Serap ve Hakan 6 yıldan beri bu ilişki tarzında yaşamaktadırlar. Terapiye birlikte giderler çünkü Serap Hakan’dan daha rahatsız ve eğer hiçbir şey değişmeyecekse ayrılmak istemektedir. Serap her konuda aynı fikirde olmadıklarını bu durumdan monoton olmadığı için memnun olduğunu söylerken, herhangi bir görüş bildirdiğinde Hakan’ın tartışmayı kestiğini ve en ufak bir saptamadan rahatsız olduğunu ya da sessiz kaldığını söylemektedir.
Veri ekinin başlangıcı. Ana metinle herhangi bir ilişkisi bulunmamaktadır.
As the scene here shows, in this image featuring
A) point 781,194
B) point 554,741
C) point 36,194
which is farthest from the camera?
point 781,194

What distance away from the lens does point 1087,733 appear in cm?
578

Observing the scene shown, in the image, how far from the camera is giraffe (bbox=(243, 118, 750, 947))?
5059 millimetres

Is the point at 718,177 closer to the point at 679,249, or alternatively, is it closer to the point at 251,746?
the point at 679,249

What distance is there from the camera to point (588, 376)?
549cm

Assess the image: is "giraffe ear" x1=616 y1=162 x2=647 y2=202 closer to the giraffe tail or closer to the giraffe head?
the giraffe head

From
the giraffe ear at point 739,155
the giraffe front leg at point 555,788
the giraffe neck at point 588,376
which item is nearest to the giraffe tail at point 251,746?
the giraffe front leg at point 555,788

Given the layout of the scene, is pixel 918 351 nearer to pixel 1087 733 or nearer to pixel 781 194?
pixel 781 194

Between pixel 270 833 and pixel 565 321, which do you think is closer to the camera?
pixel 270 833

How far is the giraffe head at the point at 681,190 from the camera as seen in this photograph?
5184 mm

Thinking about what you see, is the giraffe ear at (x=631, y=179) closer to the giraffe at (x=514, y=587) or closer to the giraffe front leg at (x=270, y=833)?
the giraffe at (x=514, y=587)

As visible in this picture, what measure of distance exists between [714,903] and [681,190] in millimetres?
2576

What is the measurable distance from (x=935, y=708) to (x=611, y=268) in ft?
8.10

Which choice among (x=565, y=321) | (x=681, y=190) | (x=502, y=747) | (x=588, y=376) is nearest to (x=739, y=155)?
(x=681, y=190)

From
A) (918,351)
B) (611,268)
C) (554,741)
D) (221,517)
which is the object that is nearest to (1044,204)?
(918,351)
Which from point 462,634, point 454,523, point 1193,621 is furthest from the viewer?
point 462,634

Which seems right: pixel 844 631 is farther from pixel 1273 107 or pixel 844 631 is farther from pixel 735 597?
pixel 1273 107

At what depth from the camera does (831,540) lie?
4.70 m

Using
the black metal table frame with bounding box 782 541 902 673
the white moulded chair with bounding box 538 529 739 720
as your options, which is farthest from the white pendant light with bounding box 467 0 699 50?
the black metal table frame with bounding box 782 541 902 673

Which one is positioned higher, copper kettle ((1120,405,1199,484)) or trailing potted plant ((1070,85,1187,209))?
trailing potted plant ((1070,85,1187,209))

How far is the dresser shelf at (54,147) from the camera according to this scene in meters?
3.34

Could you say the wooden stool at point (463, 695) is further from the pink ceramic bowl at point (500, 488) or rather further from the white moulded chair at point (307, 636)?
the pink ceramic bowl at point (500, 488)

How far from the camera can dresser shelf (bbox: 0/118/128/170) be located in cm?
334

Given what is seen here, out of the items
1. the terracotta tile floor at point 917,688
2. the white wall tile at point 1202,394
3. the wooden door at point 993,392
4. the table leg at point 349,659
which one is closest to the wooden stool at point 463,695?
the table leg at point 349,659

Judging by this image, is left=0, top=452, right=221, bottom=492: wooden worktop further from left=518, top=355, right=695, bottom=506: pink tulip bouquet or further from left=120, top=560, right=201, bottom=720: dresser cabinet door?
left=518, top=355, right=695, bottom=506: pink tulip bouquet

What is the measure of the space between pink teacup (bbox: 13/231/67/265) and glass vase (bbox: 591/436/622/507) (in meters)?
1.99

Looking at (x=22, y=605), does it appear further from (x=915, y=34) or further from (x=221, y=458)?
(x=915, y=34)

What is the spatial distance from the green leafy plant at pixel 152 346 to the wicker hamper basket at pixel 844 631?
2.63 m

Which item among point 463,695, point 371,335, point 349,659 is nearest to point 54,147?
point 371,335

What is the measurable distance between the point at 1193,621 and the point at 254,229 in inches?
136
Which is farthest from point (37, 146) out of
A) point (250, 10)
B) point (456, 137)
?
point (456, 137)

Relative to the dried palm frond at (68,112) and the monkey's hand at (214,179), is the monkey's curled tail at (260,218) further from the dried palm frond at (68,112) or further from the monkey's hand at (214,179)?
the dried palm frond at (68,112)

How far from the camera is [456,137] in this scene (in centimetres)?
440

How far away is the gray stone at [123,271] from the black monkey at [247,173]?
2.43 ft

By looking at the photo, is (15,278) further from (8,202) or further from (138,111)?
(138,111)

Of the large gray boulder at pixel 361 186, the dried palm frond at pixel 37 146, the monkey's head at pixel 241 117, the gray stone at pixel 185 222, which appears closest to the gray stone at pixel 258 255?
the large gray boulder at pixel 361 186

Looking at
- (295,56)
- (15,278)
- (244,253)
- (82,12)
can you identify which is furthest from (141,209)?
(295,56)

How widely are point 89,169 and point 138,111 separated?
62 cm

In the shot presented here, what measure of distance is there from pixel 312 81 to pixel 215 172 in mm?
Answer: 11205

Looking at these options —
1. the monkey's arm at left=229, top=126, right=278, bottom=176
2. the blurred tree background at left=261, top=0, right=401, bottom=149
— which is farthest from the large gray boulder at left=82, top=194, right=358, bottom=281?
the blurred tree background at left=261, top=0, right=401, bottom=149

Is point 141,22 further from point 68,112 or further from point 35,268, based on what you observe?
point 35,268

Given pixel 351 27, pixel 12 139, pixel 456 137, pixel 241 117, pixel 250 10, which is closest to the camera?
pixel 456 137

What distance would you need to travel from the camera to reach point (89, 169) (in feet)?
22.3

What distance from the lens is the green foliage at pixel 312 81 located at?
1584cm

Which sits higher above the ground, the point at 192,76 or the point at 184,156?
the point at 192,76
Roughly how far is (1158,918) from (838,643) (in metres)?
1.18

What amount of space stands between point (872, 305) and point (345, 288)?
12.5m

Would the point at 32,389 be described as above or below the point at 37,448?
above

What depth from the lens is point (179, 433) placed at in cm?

Hakan’ın kullandığı türde deyimler yangın söndürücü yerine geçer. Her öfke tohumunu yatıştırırlar ve evin dört duvarı arasında huzuru, sükûneti koruma iddiasındadırlar. Serap ise kendini ifade etme imkanının elinden alındığını görür, çünkü her türlü anlaşmazlık potansiyel olarak yıkıcı bir tartışma gibi yaşanır. Bu endişe şantaj yoluyla manipüle etmeye götürür, sanki sevmek her zaman her konuda anlaşmayı gerektirirmiş gibi.
Bu ilişki türü, eşler arasında daima var olan hoşnutsuzluk gerekçeleri karşısında büyük bir ihmalkârlık durumunu ister istemez yaratır. Sürtüşmelerden kaçınılır ama anlaşmazlık gizildir. Anlaşmazlık durumu bir yana atılır ve söylenmeyenler derinlerde birikir. Bu durum çiftin dengesi açısından çok zararlıdır. Yoğun bir şekilde tepki göstermek, birbirinin boğazına sarılmak anlamına gelmez. Eğer öfke duygusu varsa ifade etmeyi bilmek yararlıdır. Yaşanılan hoşnutsuzluk dile getirilmelidir aksi takdirde kırgınlık ve yanlış anlamalar katman katman yığılır ve ilişkinin olumlu yanlarının üzerini örter ve ilişki artık bitme noktasına gelir. Partnerini anlamak, ona kendini açmak ve dinlemek monologla değil diyalogla aşılır.